A global macrotrend that is certainly impacting Anglophone Africa countries is the provision and management of energy, which is germane to our ongoing existence.
Smart usage of energy is becoming a top priority and has a direct impact on the way buildings are being developed and built today. Additionally, existing buildings need to be adapted to ensure energy usage information is readily available and managed.
As mentioned, buildings often don’t have a nine-to-five occupancy anymore, which means energy needs can be adapted. This is where building management, driven by the smart connected universe comes into play. Calendars, for example, can be integrated into building management systems catering for these variable peak times in the workspace, adapting energy usage for utilities and managing other services like janitorial and catering on demand.
Africa is characterised by its egalitarian approach, accommodating the need for multi-class proximity to urban centres. Whilst the urbanisation trend has accelerated to such an extent, with demand outstripping supply, leading to the explosion of informal settlements, the silver lining is that large-scale residential developments are integrating a broad mix of accommodation to suit multi-classes and budgets. This presents opportunities for a broad spectrum of our population to live within the urban perimeter, while enjoying proximity and the benefits of amenities.
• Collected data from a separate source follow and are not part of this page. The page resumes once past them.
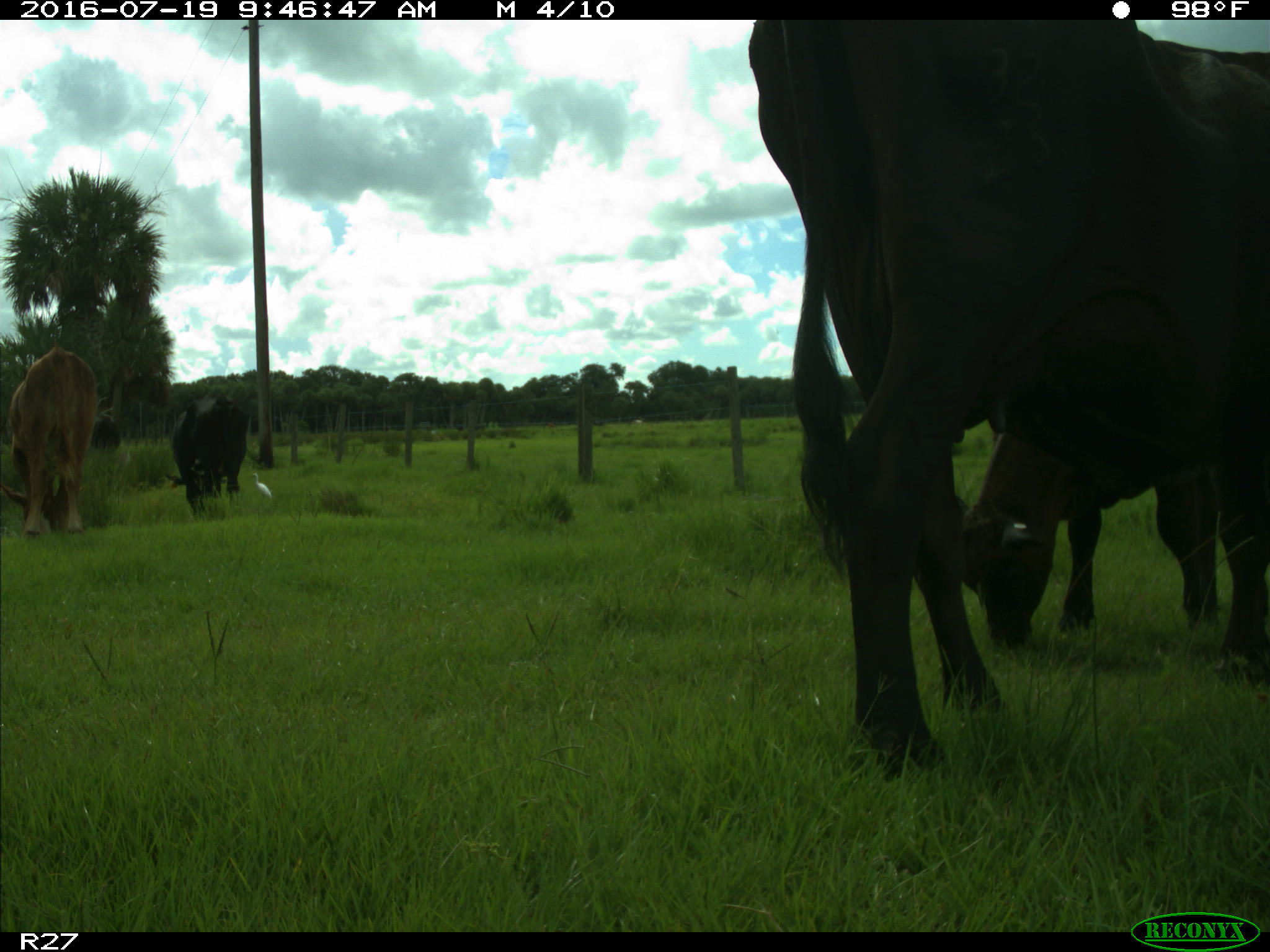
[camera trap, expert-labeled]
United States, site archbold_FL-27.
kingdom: Animalia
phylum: Chordata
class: Mammalia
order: Artiodactyla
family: Bovidae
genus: Bos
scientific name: Bos taurus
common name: domestic cow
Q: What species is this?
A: Bos taurus (domestic cow).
Data and demographics continue to be important contributors to the buildings industry, giving us insight into market share and market potential. A sobering note, and just one of the many devastating impacts of the pandemic, was a 42% decline in approved building plans between 2020 and 2019. The recovery has yet to happen, although we do see a slight uptick in construction activity, which are more brownfield as opposed to greenfield.
These brownfield activities, which extends to renovations in the residential segment, has been spurred on by hybrid work models and people investing in their living and working spaces, considering the increase in utility.
Electrical connections are another important data metric that correlates with the previously mentioned urbanisation drive. More electric connections undoubtedly allude to urban gravitation.
The last, and certainly one of the most exciting trends for the Anglophone Africa building industry, is the exponential growth of data centres driven by increased cloud adoption and the ever-growing demand for cloud computing and digital services. The proliferation of data centres, whether edge colocation or hyperscale, is providing a welcome boon to the construction sector.